### Problem
Print all entries below exactly, without images.

### Input data
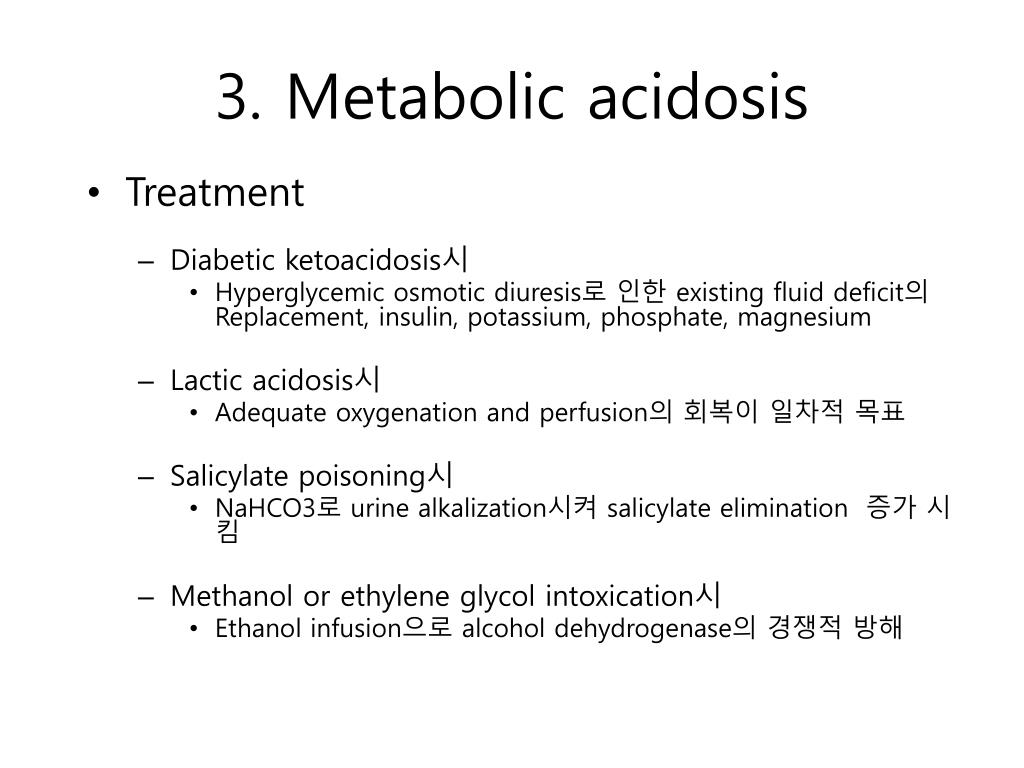 3. Metabolic acidosis

• Treatment

– Diabetic ketoacidosis시

• Hyperglycemic osmotic diuresis로 인한 existing fluid deficit의 Replacement, insulin, potassium, phosphate, magnesium

– Lactic acidosis시

• Adequate oxygenation and perfusion의 회복이 일차적 목표

– Salicylate poisoning시

• NaHCO3로 urine alkalization시켜 salicylate elimination 증가 시킴

– Methanol or ethylene glycol intoxication시

• Ethanol infusion으로 alcohol dehydrogenase의 경쟁적 방해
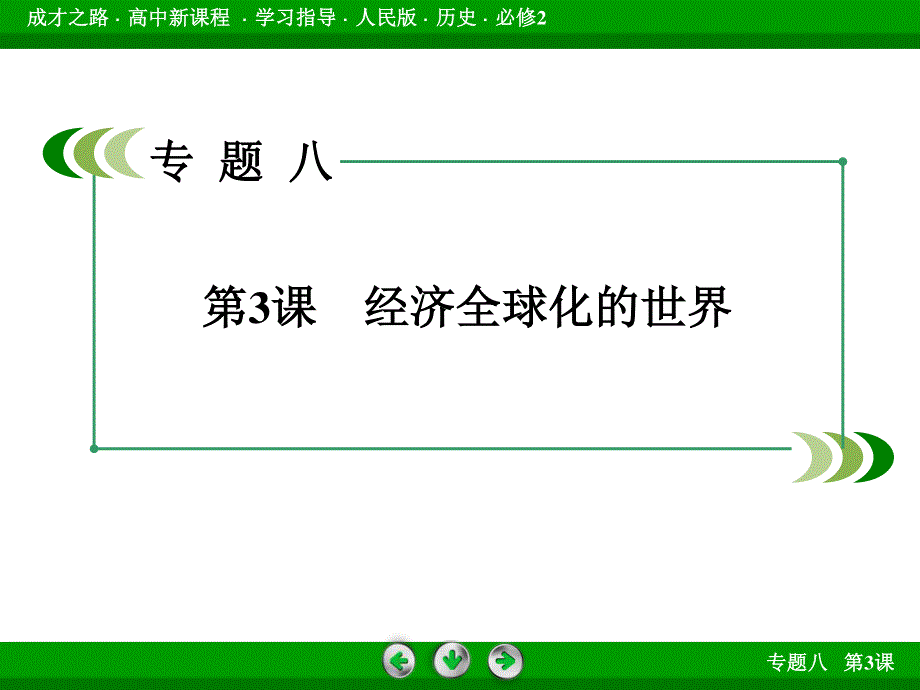 成才之路 · 高中新课程 · 学习指导 · 人民版 · 历史 · 必修2

专 题 八

第3课 经济全球化的世界

专题八 第3课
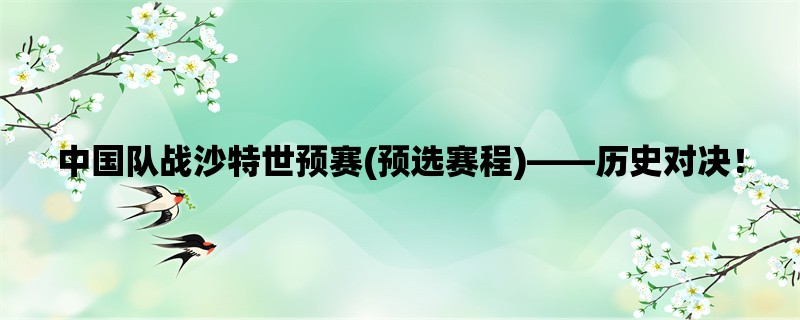 中国队战沙特世预赛(预选赛程)——历史对决！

### Your response
 3. Metabolic acidosis

• Treatment

– Diabetic ketoacidosis시

• Hyperglycemic osmotic diuresis로 인한 existing fluid deficit의 Replacement, insulin, potassium, phosphate, magnesium

– Lactic acidosis시

• Adequate oxygenation and perfusion의 회복이 일차적 목표

– Salicylate poisoning시

• NaHCO3로 urine alkalization시켜 salicylate elimination 증가 시킴

– Methanol or ethylene glycol intoxication시

• Ethanol infusion으로 alcohol dehydrogenase의 경쟁적 방해
 成才之路 · 高中新课程 · 学习指导 · 人民版 · 历史 · 必修2

专 题 八

第3课 经济全球化的世界

专题八 第3课
 中国队战沙特世预赛(预选赛程)——历史对决！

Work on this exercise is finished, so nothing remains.